Material to process —
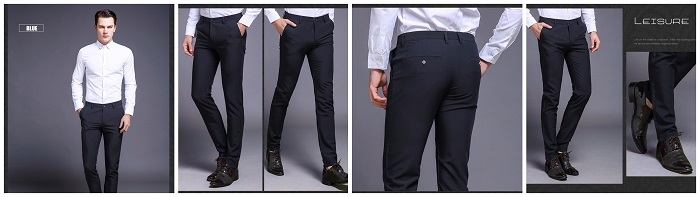 mens casual trousers sale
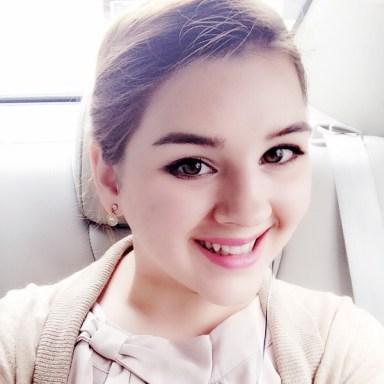 Lauren LeBlanc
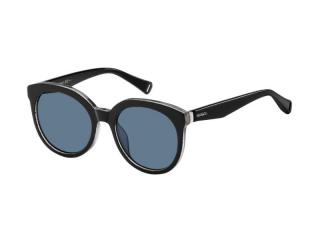 MAX&Co. sunglasses - MAX&Co. 349/S P9X/KU
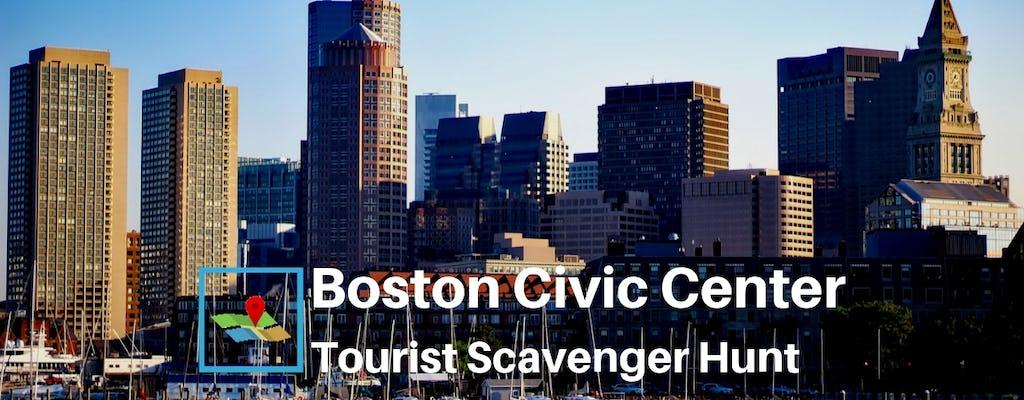 Búsqueda del tesoro para turistas en Boston Civic Center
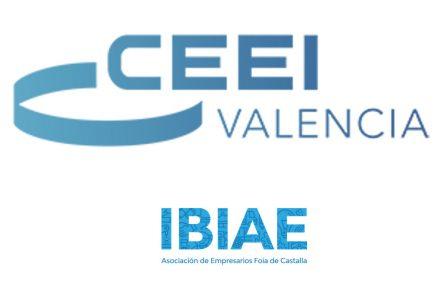 Junta directiva del CEEI en Valencia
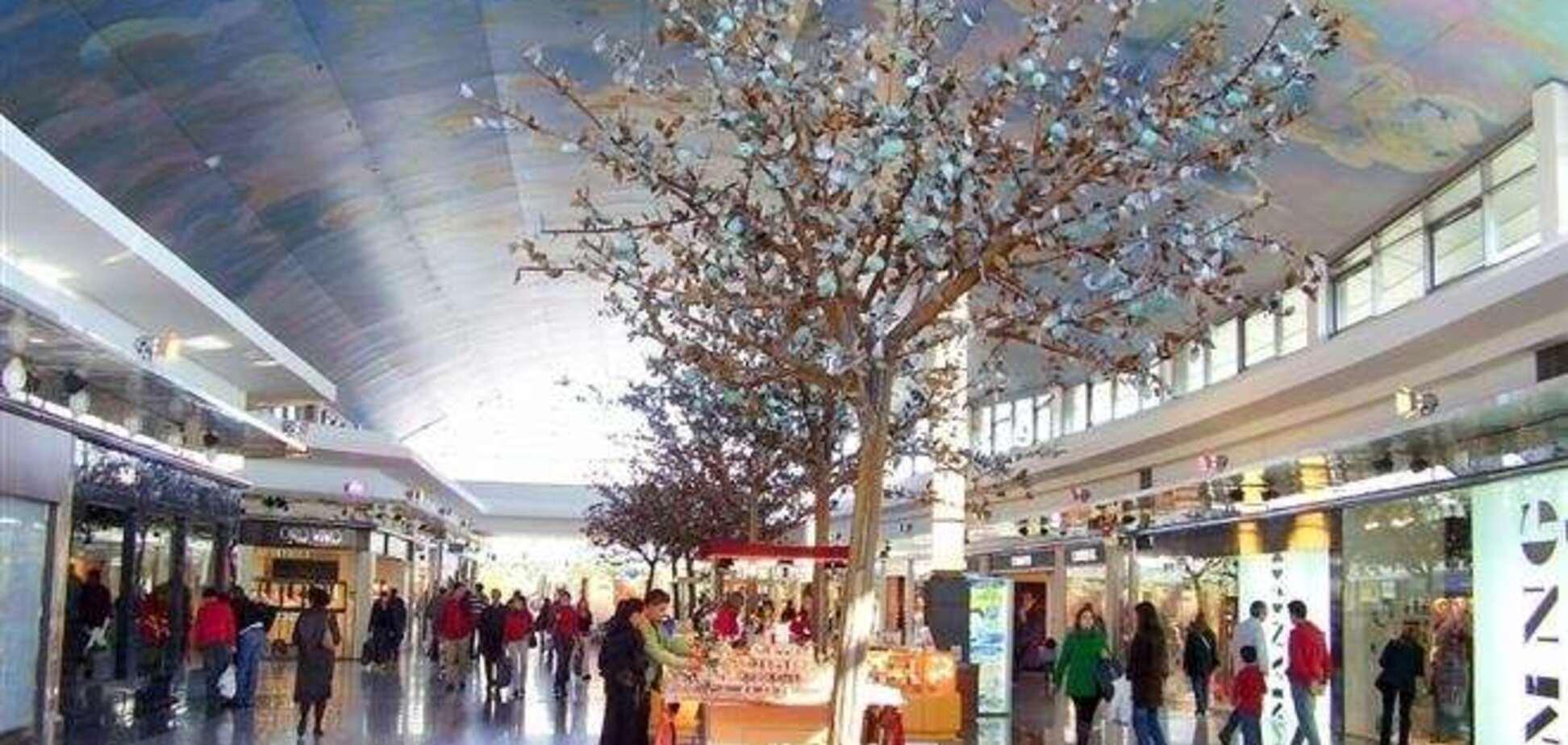 Британо-канадское СП купило один из лучших торговых центров в Испании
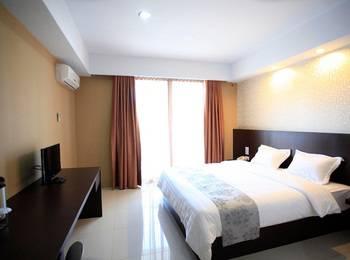 Mutiara Balige Hotel Pematangsiantar - Deluxe Room Regular Plan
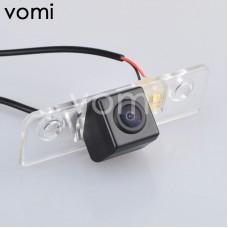 Камера заднего вида vomi SK3 FF01-CCD Skoda Octavia 04-13, Roomster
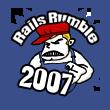 [Rails Rumble]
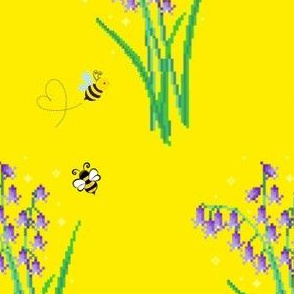 Digital Lily of the valley bees
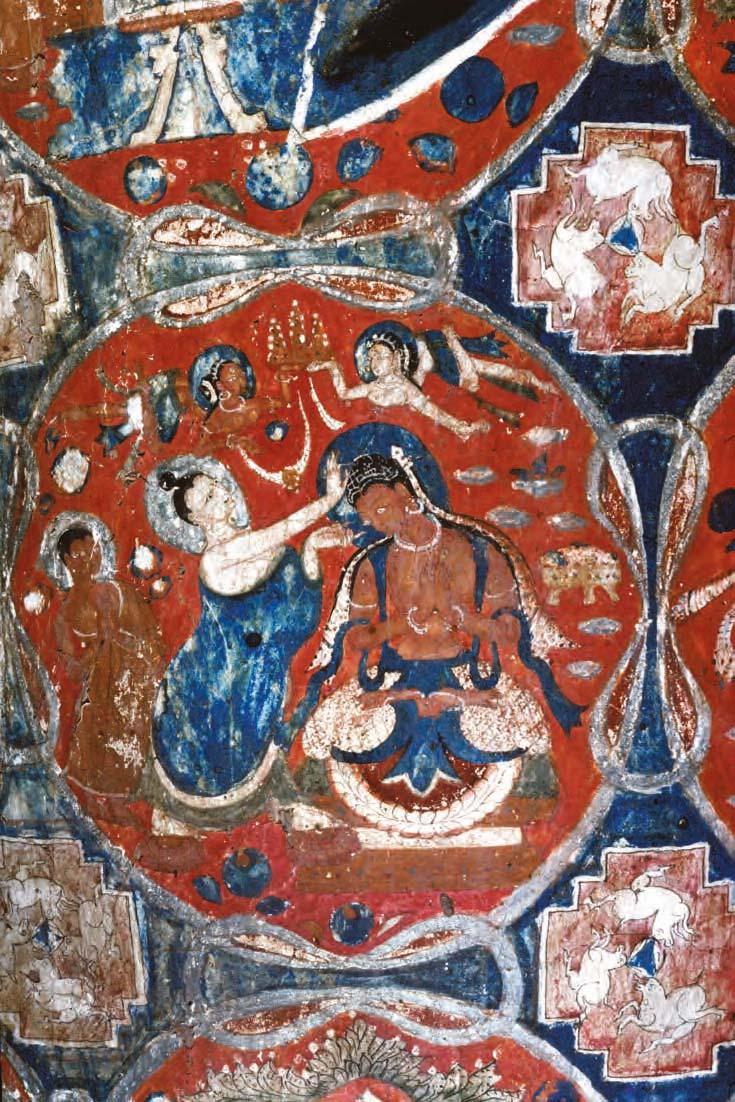 Detail of Maitreya's dhoti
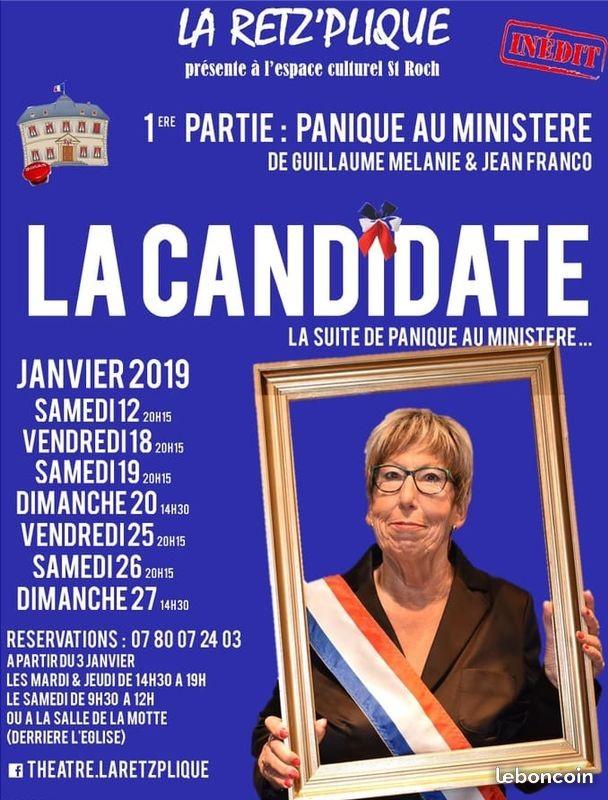 la-candidate-theatre-st-pere-en-retz-1218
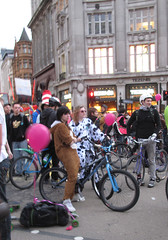 Critical Mass London 27 Apr 2012 (110)r (Funny Cyclist) Tags: london bike bicycle waterloo cycle criticalmass april 2012 centrallondon nationalfilmtheatre londonist adamthompson funnycyclist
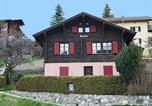 Location vacances Steg - Bachtoli-2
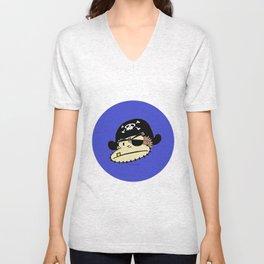 Blue Pirate Ape Unisex V-Neck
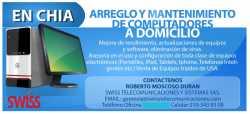 Mantenimiento de Computadores PC, Portatil, Mac. Domicilio Chía, Bogotá
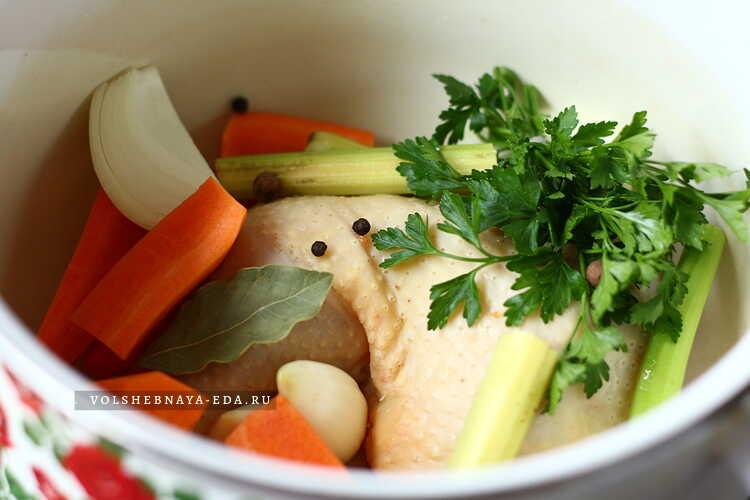 syrnyj sup 1
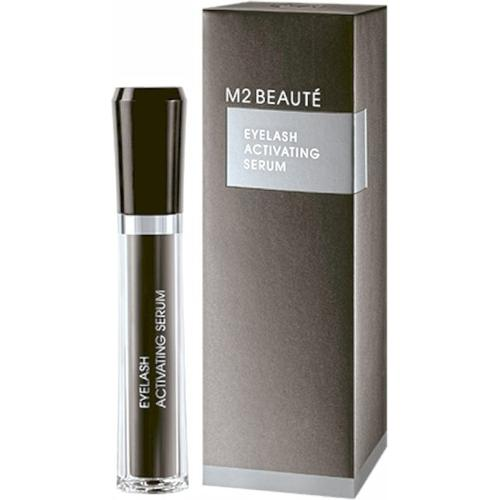 M2Beaute M2 Lashes Eyelash Activating Serum Wimpernserum 4 ml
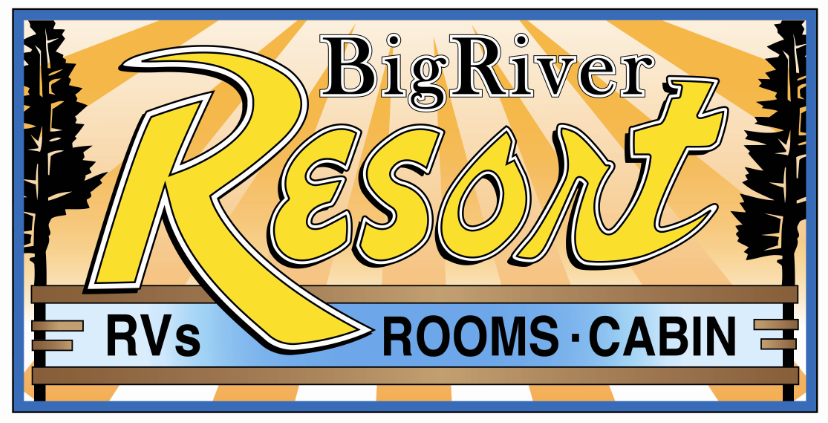 Big River Resort Logo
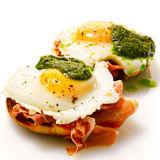 Best Quick Breakfast Recipes - Top Chef Breakfast Ideas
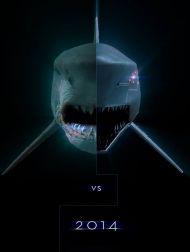 sortie dvd  Mega Shark Vs. Mecha Shark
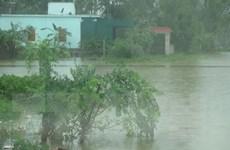 Nhiều thôn bản của tỉnh Nghệ An vẫn đang bị cô lập do mưa lũ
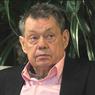 Николай Караченцов за годы работы нажил солидное состояние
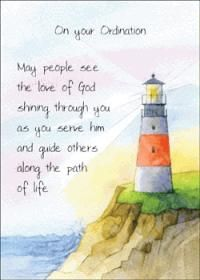 ordination greetings | Card - On Your Ordination (Lighthouse)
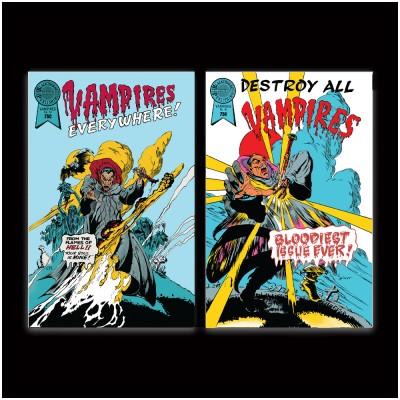 The Lost Boys - Prop Replica Comic Books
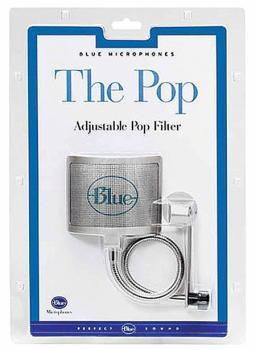 The Pop (BL-00754522)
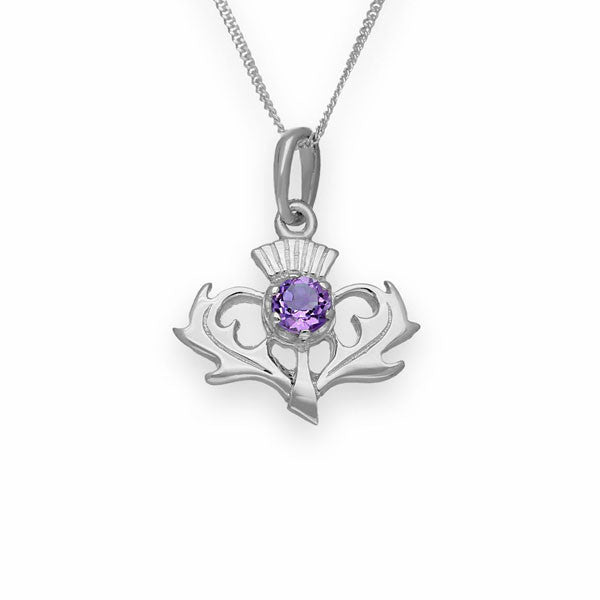 Amethyst Thistle Pendant In Silver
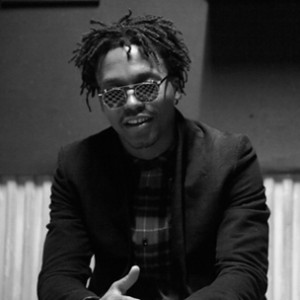 "Lupe Fiasco Says Second Disc Of ""Food & Liquor 2"" Will Be ""Musically Experimental"""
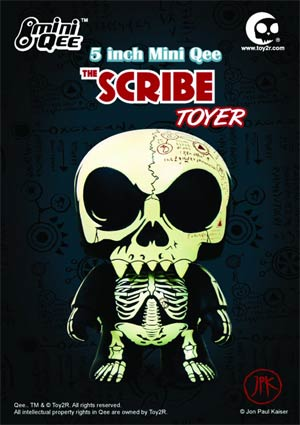 Scribe Toyer 5-Inch Mini Qee Vinyl Figure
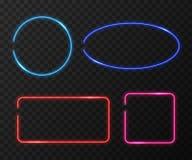 Neon frames vector set on black transparent background Stock Photography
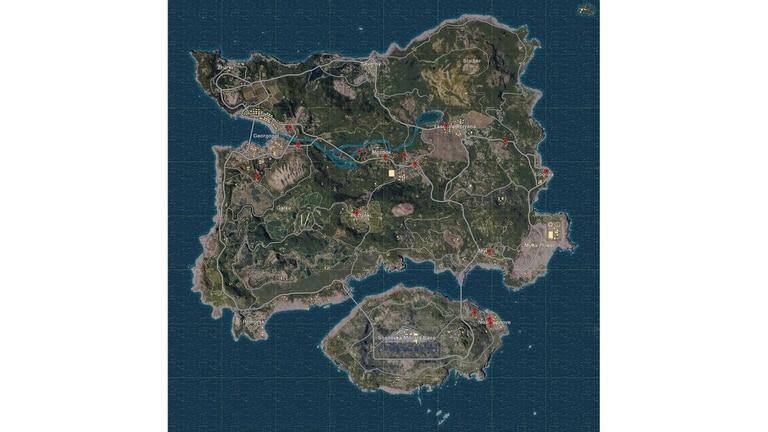 El título distribuye a 100 jugadores por toda una isla; y obliga a eliminarlos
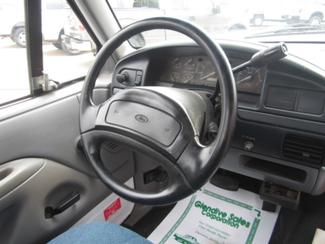 1997 Ford F450 XL  Glendive MT  Glendive Sales Corp  in Glendive, MT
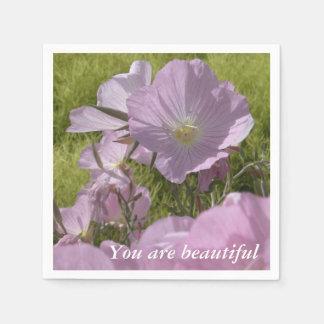 ピンクの花の前向きな引用文の紙ナプキン スタンダードカクテルナプキン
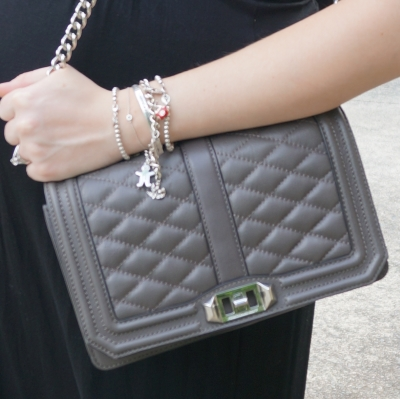 AwayFromTheBlue | Rebecca Minkoff Love cross body bag in grey silver bracelet stack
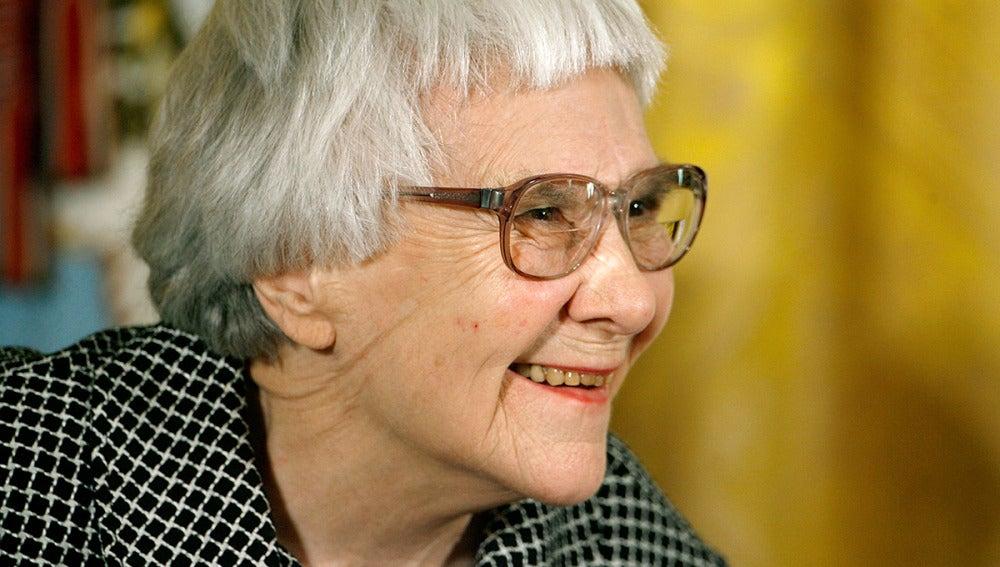 Harper Lee, en una imagen de 2007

Exercise goal — Give again the stretch of lines above from the one with "Critical Mass London" through the one with "Vs. Mecha Shark", both ends kept, and copy no pictures.

Result of this exercise —
 Critical Mass London 27 Apr 2012 (110)r (Funny Cyclist) Tags: london bike bicycle waterloo cycle criticalmass april 2012 centrallondon nationalfilmtheatre londonist adamthompson funnycyclist
 Location vacances Steg - Bachtoli-2
 Blue Pirate Ape Unisex V-Neck
 Mantenimiento de Computadores PC, Portatil, Mac. Domicilio Chía, Bogotá
 syrnyj sup 1
 M2Beaute M2 Lashes Eyelash Activating Serum Wimpernserum 4 ml
 Big River Resort Logo
 Best Quick Breakfast Recipes - Top Chef Breakfast Ideas
 sortie dvd  Mega Shark Vs. Mecha Shark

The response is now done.